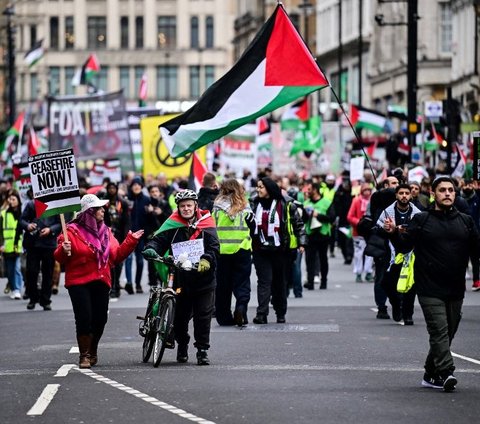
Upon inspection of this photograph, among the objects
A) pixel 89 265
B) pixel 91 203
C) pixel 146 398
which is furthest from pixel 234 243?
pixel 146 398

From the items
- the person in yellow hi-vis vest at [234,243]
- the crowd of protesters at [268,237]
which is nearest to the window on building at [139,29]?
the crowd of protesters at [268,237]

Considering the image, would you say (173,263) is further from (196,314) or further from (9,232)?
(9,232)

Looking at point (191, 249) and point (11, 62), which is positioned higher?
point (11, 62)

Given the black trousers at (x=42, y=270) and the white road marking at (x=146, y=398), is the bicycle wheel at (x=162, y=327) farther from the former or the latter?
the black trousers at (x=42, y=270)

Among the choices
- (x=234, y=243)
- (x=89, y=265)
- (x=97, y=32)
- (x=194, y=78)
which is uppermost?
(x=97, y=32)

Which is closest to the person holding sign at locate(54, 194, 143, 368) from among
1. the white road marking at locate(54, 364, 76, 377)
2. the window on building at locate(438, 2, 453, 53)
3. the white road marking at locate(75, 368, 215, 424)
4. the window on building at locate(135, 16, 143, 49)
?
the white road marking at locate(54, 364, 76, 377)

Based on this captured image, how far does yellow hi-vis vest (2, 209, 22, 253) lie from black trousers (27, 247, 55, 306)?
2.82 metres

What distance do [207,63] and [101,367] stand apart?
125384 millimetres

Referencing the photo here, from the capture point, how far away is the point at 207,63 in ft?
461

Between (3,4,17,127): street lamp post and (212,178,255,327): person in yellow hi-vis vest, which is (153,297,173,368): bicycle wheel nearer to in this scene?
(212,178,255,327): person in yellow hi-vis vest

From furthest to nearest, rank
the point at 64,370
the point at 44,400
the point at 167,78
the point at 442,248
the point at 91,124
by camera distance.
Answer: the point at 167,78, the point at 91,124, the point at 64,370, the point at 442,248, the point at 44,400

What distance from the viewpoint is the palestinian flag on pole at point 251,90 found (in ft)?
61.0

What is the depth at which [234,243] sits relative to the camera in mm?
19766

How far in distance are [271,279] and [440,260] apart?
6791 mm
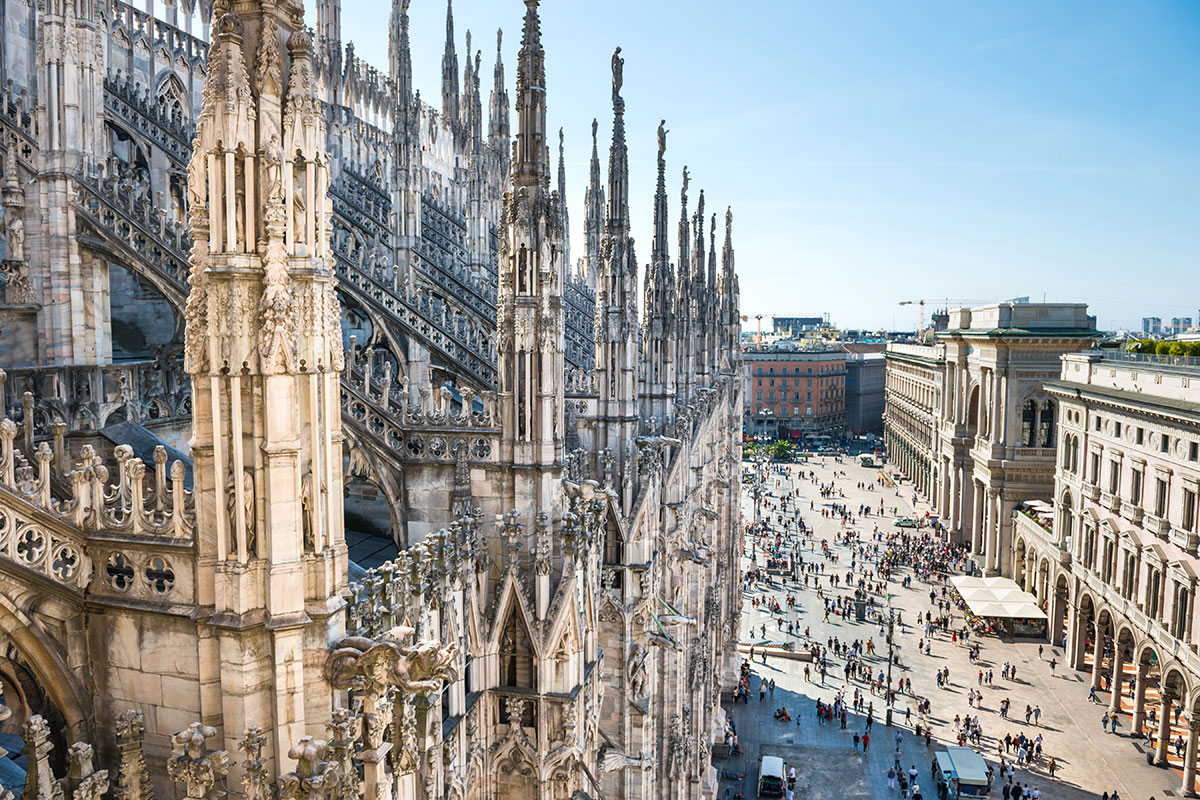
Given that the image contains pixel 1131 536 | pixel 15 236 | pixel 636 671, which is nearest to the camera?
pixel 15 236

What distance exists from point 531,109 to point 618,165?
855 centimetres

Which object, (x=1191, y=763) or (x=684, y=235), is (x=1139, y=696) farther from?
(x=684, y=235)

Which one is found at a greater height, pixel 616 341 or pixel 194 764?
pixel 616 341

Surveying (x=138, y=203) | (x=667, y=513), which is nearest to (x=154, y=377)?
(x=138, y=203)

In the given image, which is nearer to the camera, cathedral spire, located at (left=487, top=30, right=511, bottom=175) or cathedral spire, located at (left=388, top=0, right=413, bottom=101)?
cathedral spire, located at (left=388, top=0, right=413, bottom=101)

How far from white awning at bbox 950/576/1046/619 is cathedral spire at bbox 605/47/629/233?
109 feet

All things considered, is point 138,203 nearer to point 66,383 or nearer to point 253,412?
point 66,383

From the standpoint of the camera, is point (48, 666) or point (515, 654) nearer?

****

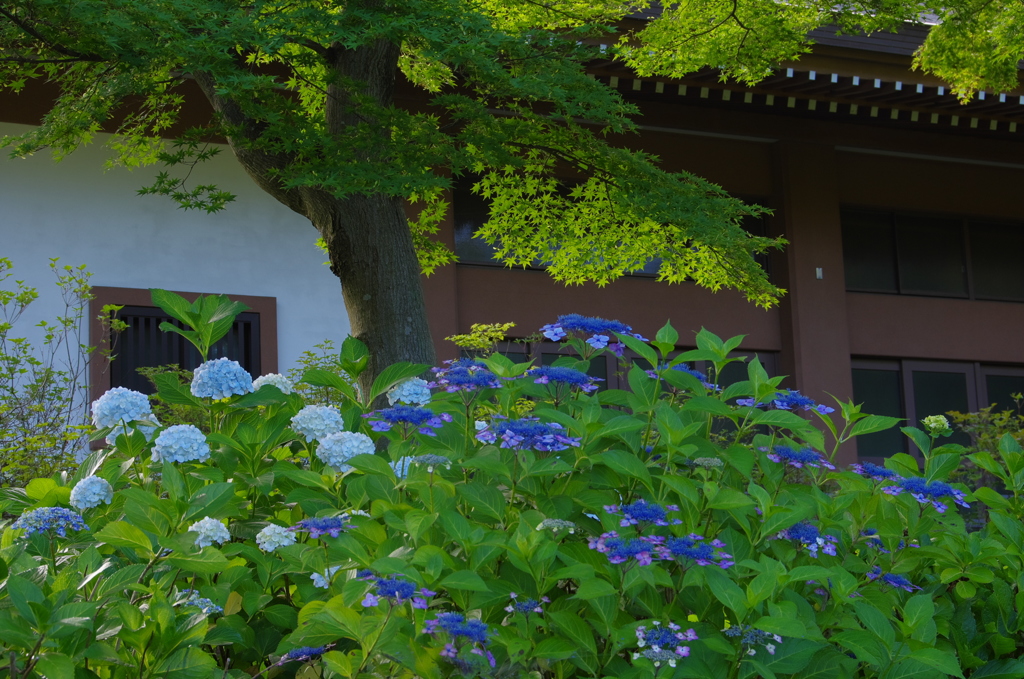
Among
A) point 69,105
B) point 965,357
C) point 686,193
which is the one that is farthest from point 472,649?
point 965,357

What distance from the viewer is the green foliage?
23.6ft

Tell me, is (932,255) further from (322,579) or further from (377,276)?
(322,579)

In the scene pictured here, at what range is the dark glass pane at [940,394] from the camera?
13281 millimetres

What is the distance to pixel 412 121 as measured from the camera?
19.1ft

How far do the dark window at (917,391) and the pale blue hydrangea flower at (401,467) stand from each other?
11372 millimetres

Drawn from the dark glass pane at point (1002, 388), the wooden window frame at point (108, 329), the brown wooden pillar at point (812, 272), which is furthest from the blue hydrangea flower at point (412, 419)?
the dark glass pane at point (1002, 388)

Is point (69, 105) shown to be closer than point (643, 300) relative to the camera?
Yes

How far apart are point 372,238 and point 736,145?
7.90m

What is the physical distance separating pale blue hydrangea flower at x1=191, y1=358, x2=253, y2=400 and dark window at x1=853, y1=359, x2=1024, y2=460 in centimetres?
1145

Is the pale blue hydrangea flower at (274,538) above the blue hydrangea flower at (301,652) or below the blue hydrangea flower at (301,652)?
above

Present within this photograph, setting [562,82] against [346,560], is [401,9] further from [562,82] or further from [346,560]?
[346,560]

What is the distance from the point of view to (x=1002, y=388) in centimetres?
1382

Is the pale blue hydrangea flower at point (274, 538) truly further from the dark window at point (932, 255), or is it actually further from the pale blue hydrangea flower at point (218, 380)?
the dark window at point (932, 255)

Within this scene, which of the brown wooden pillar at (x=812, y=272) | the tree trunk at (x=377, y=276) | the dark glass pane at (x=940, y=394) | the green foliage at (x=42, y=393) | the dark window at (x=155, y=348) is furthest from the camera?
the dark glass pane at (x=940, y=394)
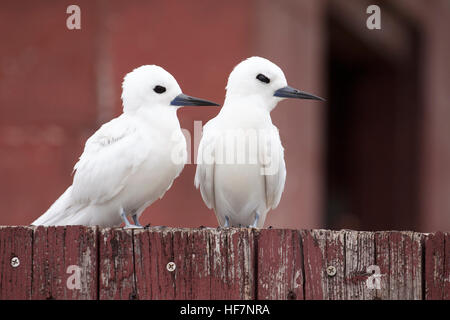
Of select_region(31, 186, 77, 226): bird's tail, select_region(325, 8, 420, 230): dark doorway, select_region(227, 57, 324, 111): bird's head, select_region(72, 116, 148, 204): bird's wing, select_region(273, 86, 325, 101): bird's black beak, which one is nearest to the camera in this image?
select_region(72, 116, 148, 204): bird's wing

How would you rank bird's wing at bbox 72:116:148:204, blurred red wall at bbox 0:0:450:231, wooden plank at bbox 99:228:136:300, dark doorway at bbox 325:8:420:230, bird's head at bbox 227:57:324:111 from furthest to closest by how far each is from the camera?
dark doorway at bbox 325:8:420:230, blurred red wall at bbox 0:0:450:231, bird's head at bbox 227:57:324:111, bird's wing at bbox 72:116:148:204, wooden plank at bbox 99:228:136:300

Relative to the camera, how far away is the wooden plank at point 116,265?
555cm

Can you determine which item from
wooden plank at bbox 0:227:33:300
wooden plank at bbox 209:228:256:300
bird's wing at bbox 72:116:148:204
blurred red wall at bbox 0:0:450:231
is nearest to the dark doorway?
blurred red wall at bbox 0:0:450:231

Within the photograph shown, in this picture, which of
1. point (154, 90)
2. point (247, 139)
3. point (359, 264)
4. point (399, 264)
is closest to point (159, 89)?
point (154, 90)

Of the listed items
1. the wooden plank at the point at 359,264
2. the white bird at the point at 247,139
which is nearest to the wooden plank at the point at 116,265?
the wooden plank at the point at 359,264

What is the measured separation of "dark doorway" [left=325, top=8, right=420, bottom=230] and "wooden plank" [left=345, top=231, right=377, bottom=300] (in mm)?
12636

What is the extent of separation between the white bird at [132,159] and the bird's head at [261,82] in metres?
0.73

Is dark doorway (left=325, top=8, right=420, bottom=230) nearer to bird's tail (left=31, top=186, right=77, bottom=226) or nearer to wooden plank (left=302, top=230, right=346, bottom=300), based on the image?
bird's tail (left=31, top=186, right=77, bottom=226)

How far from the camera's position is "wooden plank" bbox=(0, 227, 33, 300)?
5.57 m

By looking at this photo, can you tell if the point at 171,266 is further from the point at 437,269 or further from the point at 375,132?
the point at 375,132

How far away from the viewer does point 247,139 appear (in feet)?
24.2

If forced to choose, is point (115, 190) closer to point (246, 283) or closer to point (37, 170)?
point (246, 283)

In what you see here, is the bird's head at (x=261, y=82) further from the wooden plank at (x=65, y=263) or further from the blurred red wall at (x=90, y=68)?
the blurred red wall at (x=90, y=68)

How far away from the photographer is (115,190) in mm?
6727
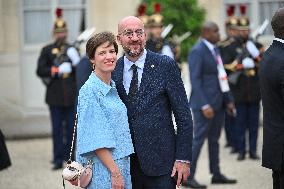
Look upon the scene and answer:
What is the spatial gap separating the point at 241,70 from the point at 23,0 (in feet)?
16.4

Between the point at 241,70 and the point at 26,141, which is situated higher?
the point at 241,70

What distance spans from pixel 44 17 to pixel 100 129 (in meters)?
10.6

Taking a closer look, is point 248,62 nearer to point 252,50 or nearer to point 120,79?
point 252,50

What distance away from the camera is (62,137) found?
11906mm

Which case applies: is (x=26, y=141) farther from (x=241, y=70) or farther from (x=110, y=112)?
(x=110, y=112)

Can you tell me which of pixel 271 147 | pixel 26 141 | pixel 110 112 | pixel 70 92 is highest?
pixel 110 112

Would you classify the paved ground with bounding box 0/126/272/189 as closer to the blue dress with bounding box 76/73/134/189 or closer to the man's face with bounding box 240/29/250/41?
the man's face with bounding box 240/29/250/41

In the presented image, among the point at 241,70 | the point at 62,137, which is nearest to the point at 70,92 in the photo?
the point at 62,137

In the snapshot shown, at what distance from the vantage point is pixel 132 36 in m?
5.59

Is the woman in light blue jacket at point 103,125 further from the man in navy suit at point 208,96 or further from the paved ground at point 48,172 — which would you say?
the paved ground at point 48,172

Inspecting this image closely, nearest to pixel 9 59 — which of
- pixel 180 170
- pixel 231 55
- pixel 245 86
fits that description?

****

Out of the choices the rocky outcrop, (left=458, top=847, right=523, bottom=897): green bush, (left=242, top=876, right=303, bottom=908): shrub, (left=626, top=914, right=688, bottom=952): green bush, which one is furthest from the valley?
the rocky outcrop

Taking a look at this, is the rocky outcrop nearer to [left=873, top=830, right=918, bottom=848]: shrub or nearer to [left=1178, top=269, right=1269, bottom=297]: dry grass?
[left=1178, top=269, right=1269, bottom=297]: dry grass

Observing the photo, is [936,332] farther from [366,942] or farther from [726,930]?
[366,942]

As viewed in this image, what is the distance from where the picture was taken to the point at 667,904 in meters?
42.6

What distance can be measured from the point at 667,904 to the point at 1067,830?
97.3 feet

****

**Directions for this task**
Collect every line in the listing above that contains the string "meters". Case matters, so only count matches whose capitalization is the same.

**Full solution**
What distance spans from pixel 44 17 to pixel 100 129 (in meters)?
As viewed in this image, what is the distance from where the picture was taken to the point at 667,904 in meters?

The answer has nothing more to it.